The stereotypical image of an open source project is a bunch of hackers working in dark rooms, scratching their itches and releasing software “when it is ready.” Of course, this is far from reality for many of the mainstream, mature open source communities like Linux, Mozilla, Eclipse and others. These open source communities have very mature and sophisticated release processes that deliver new updates in a very predictable manner and are the envy of the software industry, including commercial software vendors.
In the Eclipse community we are very proud of our annual release trains – a great example of predictable open source software. For the last 8 years, Eclipse has shipped a release at the end of June; this past year, our release included 62 different project teams and over 400 developers from 50 different organizations. According to Ohloh, this represented 46 million lines of code, over $700 million R&D investment, all released on the same day, at the same time! And since we have done it for the last eight years, our community has come to expect it and plan for it.
Many people ask why and how Eclipse does the release train. First the why: many companies embedd Eclipse technology into their applications and products. In fact, we want people to use Eclipse technology to build innovative software – it’s something we encourage. However, Eclipse is not just one project; there are over 200 different open source projects at Eclipse, many which are inter-dependent on each other. Organizations will incorporate many of these Eclipse projects into their applications and products. To support this ecosystem of adopters, we need to have a predictable release schedule to allow for downstream planning. We also need to ensure the inter-dependent projects are compatible with a new release and available on a similar schedule. The release train makes it possible to ship quality software to a large community of adopters.
How we do the release train is a combination of three best practices: 1) good development process, 2) governance and 3) architecture.

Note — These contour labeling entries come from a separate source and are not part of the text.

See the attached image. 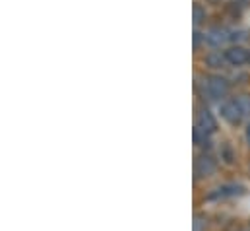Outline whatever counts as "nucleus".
Masks as SVG:
<instances>
[{
	"instance_id": "nucleus-1",
	"label": "nucleus",
	"mask_w": 250,
	"mask_h": 231,
	"mask_svg": "<svg viewBox=\"0 0 250 231\" xmlns=\"http://www.w3.org/2000/svg\"><path fill=\"white\" fill-rule=\"evenodd\" d=\"M221 116L229 122V124H239L245 116V109H243V103L237 101V99H229L221 105Z\"/></svg>"
},
{
	"instance_id": "nucleus-2",
	"label": "nucleus",
	"mask_w": 250,
	"mask_h": 231,
	"mask_svg": "<svg viewBox=\"0 0 250 231\" xmlns=\"http://www.w3.org/2000/svg\"><path fill=\"white\" fill-rule=\"evenodd\" d=\"M206 90H208L209 99H221V97H225V95L229 93V84H227V80L221 78V76H211V78L208 80Z\"/></svg>"
},
{
	"instance_id": "nucleus-3",
	"label": "nucleus",
	"mask_w": 250,
	"mask_h": 231,
	"mask_svg": "<svg viewBox=\"0 0 250 231\" xmlns=\"http://www.w3.org/2000/svg\"><path fill=\"white\" fill-rule=\"evenodd\" d=\"M215 169H217V165H215V160H213V158H209V156H200V158L196 160L194 173H196L198 179H200V177H209V175H213Z\"/></svg>"
},
{
	"instance_id": "nucleus-4",
	"label": "nucleus",
	"mask_w": 250,
	"mask_h": 231,
	"mask_svg": "<svg viewBox=\"0 0 250 231\" xmlns=\"http://www.w3.org/2000/svg\"><path fill=\"white\" fill-rule=\"evenodd\" d=\"M215 128H217V122H215L213 115L208 109H202L198 113V118H196V130H200L204 134H211Z\"/></svg>"
},
{
	"instance_id": "nucleus-5",
	"label": "nucleus",
	"mask_w": 250,
	"mask_h": 231,
	"mask_svg": "<svg viewBox=\"0 0 250 231\" xmlns=\"http://www.w3.org/2000/svg\"><path fill=\"white\" fill-rule=\"evenodd\" d=\"M229 39H231V33H229L225 27H211V29L206 33V41H208L211 47H221V45H225Z\"/></svg>"
},
{
	"instance_id": "nucleus-6",
	"label": "nucleus",
	"mask_w": 250,
	"mask_h": 231,
	"mask_svg": "<svg viewBox=\"0 0 250 231\" xmlns=\"http://www.w3.org/2000/svg\"><path fill=\"white\" fill-rule=\"evenodd\" d=\"M243 192H245V188L241 185H225V186L215 188V192H211L208 198L209 200H215V198H231V196H241Z\"/></svg>"
},
{
	"instance_id": "nucleus-7",
	"label": "nucleus",
	"mask_w": 250,
	"mask_h": 231,
	"mask_svg": "<svg viewBox=\"0 0 250 231\" xmlns=\"http://www.w3.org/2000/svg\"><path fill=\"white\" fill-rule=\"evenodd\" d=\"M225 58H227V62H231V64H235V66H241V64H245V62L249 60V53H247L243 47H231V49L225 53Z\"/></svg>"
},
{
	"instance_id": "nucleus-8",
	"label": "nucleus",
	"mask_w": 250,
	"mask_h": 231,
	"mask_svg": "<svg viewBox=\"0 0 250 231\" xmlns=\"http://www.w3.org/2000/svg\"><path fill=\"white\" fill-rule=\"evenodd\" d=\"M225 60H227V58L223 57L221 53H211V55L206 57V64L211 66V68H221V66L225 64Z\"/></svg>"
},
{
	"instance_id": "nucleus-9",
	"label": "nucleus",
	"mask_w": 250,
	"mask_h": 231,
	"mask_svg": "<svg viewBox=\"0 0 250 231\" xmlns=\"http://www.w3.org/2000/svg\"><path fill=\"white\" fill-rule=\"evenodd\" d=\"M206 18V12L200 8V6H194V25L202 23V20Z\"/></svg>"
},
{
	"instance_id": "nucleus-10",
	"label": "nucleus",
	"mask_w": 250,
	"mask_h": 231,
	"mask_svg": "<svg viewBox=\"0 0 250 231\" xmlns=\"http://www.w3.org/2000/svg\"><path fill=\"white\" fill-rule=\"evenodd\" d=\"M204 230H206V220L200 218V216H196L194 218V231H204Z\"/></svg>"
},
{
	"instance_id": "nucleus-11",
	"label": "nucleus",
	"mask_w": 250,
	"mask_h": 231,
	"mask_svg": "<svg viewBox=\"0 0 250 231\" xmlns=\"http://www.w3.org/2000/svg\"><path fill=\"white\" fill-rule=\"evenodd\" d=\"M223 158H225V162H227V163H231V162H233V154H231L229 146H225V148H223Z\"/></svg>"
},
{
	"instance_id": "nucleus-12",
	"label": "nucleus",
	"mask_w": 250,
	"mask_h": 231,
	"mask_svg": "<svg viewBox=\"0 0 250 231\" xmlns=\"http://www.w3.org/2000/svg\"><path fill=\"white\" fill-rule=\"evenodd\" d=\"M200 39H202V33H200V31H194V49H198Z\"/></svg>"
},
{
	"instance_id": "nucleus-13",
	"label": "nucleus",
	"mask_w": 250,
	"mask_h": 231,
	"mask_svg": "<svg viewBox=\"0 0 250 231\" xmlns=\"http://www.w3.org/2000/svg\"><path fill=\"white\" fill-rule=\"evenodd\" d=\"M245 134H247V142L250 144V122H249V126H247V132H245Z\"/></svg>"
},
{
	"instance_id": "nucleus-14",
	"label": "nucleus",
	"mask_w": 250,
	"mask_h": 231,
	"mask_svg": "<svg viewBox=\"0 0 250 231\" xmlns=\"http://www.w3.org/2000/svg\"><path fill=\"white\" fill-rule=\"evenodd\" d=\"M249 62H250V53H249Z\"/></svg>"
},
{
	"instance_id": "nucleus-15",
	"label": "nucleus",
	"mask_w": 250,
	"mask_h": 231,
	"mask_svg": "<svg viewBox=\"0 0 250 231\" xmlns=\"http://www.w3.org/2000/svg\"><path fill=\"white\" fill-rule=\"evenodd\" d=\"M211 2H217V0H211Z\"/></svg>"
}]
</instances>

- Good development processes. The Eclipse way of developing software is to have a milestone release every six weeks. We have already had our first milestone release for June 2012, this being less than two months after our June 2011 release. The project teams essentially practice doing a release every six weeks, which allows us to get the bugs out of the system long before the final release. We also have a very open communication channel, using wikis, bug tracking systems, mailing lists and conference calls to ensure all projects teams are coordinating requirements.
- Distributed Governance. Each project team is responsible for their project plan and release requirements, and each project volunteers to participate in the release train. While there is a set of release train requirements that each project agrees to adhere to, there is no central decision making authority.
- Architecture. Eclipse is based on a common architecture model based on the OSGi standard. This allows for a modular architecture instead of a monolithic release. Projects might have dependency on other projects, but the interfaces and extension point are well defined and documented in an open manner.
Open source software has changed many aspects of the software industry. One aspect is demonstrating how to deliver large-scale software projects in a predictable manner. Eclipse and other projects have shown open source software is also a source of predictable software and we expect it to remain that way.